Task directions
Reproduce all of the listing below without alteration.

Data to process
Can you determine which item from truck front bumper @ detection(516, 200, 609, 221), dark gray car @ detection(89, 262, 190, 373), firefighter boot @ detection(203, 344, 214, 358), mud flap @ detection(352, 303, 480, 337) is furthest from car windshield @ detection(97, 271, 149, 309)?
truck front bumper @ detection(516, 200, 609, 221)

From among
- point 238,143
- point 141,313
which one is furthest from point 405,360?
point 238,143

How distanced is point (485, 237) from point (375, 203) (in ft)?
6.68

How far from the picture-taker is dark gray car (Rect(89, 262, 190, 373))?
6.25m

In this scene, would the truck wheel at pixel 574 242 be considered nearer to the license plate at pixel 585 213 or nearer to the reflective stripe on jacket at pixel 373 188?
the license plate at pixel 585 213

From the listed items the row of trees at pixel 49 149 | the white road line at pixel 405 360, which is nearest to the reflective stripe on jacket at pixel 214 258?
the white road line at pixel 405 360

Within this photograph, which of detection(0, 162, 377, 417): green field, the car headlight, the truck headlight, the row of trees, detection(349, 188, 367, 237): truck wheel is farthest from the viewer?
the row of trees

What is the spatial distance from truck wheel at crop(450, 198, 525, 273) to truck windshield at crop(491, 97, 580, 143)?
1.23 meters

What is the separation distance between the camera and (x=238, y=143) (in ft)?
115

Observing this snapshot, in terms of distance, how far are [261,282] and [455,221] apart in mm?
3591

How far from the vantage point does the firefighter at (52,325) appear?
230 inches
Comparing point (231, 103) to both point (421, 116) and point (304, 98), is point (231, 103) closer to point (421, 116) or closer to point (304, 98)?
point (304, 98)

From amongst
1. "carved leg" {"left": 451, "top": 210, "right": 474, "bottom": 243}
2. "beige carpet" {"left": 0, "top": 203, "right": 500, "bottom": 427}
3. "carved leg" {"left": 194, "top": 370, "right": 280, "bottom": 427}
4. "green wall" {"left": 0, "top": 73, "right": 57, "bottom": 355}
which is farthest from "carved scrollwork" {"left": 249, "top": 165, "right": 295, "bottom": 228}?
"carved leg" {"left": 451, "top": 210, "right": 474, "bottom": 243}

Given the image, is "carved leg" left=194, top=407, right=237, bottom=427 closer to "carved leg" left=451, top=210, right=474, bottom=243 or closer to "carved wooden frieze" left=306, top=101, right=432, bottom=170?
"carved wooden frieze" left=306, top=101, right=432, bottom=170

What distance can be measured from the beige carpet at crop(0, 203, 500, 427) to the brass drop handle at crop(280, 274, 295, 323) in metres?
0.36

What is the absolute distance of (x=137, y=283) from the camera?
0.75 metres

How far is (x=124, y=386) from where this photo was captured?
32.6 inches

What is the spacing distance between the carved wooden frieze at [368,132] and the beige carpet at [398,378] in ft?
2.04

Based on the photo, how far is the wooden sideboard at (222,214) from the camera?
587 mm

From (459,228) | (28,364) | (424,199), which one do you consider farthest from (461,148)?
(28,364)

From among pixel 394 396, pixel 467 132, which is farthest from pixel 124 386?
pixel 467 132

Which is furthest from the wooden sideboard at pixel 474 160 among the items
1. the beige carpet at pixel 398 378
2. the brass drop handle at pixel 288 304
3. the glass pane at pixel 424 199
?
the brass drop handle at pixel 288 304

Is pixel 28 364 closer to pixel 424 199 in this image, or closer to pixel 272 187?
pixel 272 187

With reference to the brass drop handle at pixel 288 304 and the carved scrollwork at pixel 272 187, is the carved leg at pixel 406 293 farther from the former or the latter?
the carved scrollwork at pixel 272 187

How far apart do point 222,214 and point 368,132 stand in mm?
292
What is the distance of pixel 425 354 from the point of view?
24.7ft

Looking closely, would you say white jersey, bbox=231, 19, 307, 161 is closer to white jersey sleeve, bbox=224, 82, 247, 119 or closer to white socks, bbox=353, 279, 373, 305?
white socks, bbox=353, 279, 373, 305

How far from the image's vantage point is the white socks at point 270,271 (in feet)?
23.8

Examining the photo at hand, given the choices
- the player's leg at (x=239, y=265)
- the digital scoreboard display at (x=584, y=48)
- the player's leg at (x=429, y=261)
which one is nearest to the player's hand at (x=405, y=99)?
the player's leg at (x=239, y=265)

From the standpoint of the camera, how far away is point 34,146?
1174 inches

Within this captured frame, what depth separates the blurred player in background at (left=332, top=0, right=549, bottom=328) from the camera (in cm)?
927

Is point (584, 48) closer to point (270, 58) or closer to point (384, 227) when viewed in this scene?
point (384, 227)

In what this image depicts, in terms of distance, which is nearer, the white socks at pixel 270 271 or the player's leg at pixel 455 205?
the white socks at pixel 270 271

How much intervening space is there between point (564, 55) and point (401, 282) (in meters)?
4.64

Exercise output
Can you determine which item from truck front bumper @ detection(516, 200, 609, 221), dark gray car @ detection(89, 262, 190, 373), firefighter boot @ detection(203, 344, 214, 358), mud flap @ detection(352, 303, 480, 337) is furthest from car windshield @ detection(97, 271, 149, 309)?
truck front bumper @ detection(516, 200, 609, 221)

From among
- point 238,143
- point 141,313
which one is furthest from point 405,360?
point 238,143

How distanced is point (485, 237) from point (375, 203) (in ft)?
6.68

How far from the picture-taker is dark gray car (Rect(89, 262, 190, 373))?
6.25m

In this scene, would the truck wheel at pixel 574 242 be considered nearer to the license plate at pixel 585 213 or nearer to the reflective stripe on jacket at pixel 373 188?
the license plate at pixel 585 213

From the listed items the row of trees at pixel 49 149 | the white road line at pixel 405 360, which is nearest to the reflective stripe on jacket at pixel 214 258?
the white road line at pixel 405 360

Within this photograph, which of detection(0, 162, 377, 417): green field, the car headlight, the truck headlight, the row of trees, detection(349, 188, 367, 237): truck wheel is farthest from the viewer?
the row of trees

What is the spatial distance from truck wheel at crop(450, 198, 525, 273) to truck windshield at crop(491, 97, 580, 143)?
1.23 meters

What is the separation distance between the camera and (x=238, y=143) (in ft)?
115

Observing this snapshot, in terms of distance, how far are [261,282] and [455,221] apart in mm?
3591

How far from the vantage point does the firefighter at (52,325) appear?
230 inches
Comparing point (231, 103) to both point (421, 116) and point (304, 98), is point (231, 103) closer to point (421, 116) or closer to point (304, 98)?
point (304, 98)

From amongst
1. "carved leg" {"left": 451, "top": 210, "right": 474, "bottom": 243}
2. "beige carpet" {"left": 0, "top": 203, "right": 500, "bottom": 427}
3. "carved leg" {"left": 194, "top": 370, "right": 280, "bottom": 427}
4. "green wall" {"left": 0, "top": 73, "right": 57, "bottom": 355}
which is farthest from "carved scrollwork" {"left": 249, "top": 165, "right": 295, "bottom": 228}?
"carved leg" {"left": 451, "top": 210, "right": 474, "bottom": 243}

Given the image, is "carved leg" left=194, top=407, right=237, bottom=427 closer to "carved leg" left=451, top=210, right=474, bottom=243 or closer to "carved wooden frieze" left=306, top=101, right=432, bottom=170?
"carved wooden frieze" left=306, top=101, right=432, bottom=170

What distance can be measured from the beige carpet at crop(0, 203, 500, 427) to the brass drop handle at crop(280, 274, 295, 323) in metres?
0.36

What is the absolute distance of (x=137, y=283) from the camera?
0.75 metres

How far is (x=124, y=386) from where this photo was captured?
32.6 inches

What is the spacing distance between the carved wooden frieze at [368,132] and the beige carpet at [398,378] in ft?
2.04

Based on the photo, how far is the wooden sideboard at (222,214) from the camera?
587 mm

From (459,228) | (28,364) | (424,199), which one do you consider farthest from (461,148)?
(28,364)

From among pixel 394 396, pixel 467 132, which is farthest from pixel 124 386?
pixel 467 132

Which is furthest from the wooden sideboard at pixel 474 160 among the items
1. the beige carpet at pixel 398 378
2. the brass drop handle at pixel 288 304
3. the glass pane at pixel 424 199
?
the brass drop handle at pixel 288 304

Is pixel 28 364 closer to pixel 424 199 in this image, or closer to pixel 272 187?
pixel 272 187

With reference to the brass drop handle at pixel 288 304 and the carved scrollwork at pixel 272 187, is the carved leg at pixel 406 293 farther from the former or the latter?
the carved scrollwork at pixel 272 187

How far apart do point 222,214 and point 368,132 stand in mm?
292
What is the distance of pixel 425 354 from the point of view?
24.7ft

Looking closely, would you say white jersey, bbox=231, 19, 307, 161 is closer to white jersey sleeve, bbox=224, 82, 247, 119 or closer to white socks, bbox=353, 279, 373, 305?
white socks, bbox=353, 279, 373, 305

How far from the image's vantage point is the white socks at point 270,271 (in feet)?
23.8

Examining the photo at hand, given the choices
- the player's leg at (x=239, y=265)
- the digital scoreboard display at (x=584, y=48)
- the player's leg at (x=429, y=261)
which one is nearest to the player's hand at (x=405, y=99)?
the player's leg at (x=239, y=265)

From the standpoint of the camera, how far away is point 34,146?
1174 inches

Within this captured frame, what depth separates the blurred player in background at (left=332, top=0, right=549, bottom=328) from the camera (in cm)?
927

Is point (584, 48) closer to point (270, 58) or closer to point (384, 227) when viewed in this scene?
point (384, 227)

In what this image depicts, in terms of distance, which is nearer, the white socks at pixel 270 271 or the player's leg at pixel 455 205?
the white socks at pixel 270 271

How much intervening space is there between point (564, 55) and point (401, 282) (in meters)?
4.64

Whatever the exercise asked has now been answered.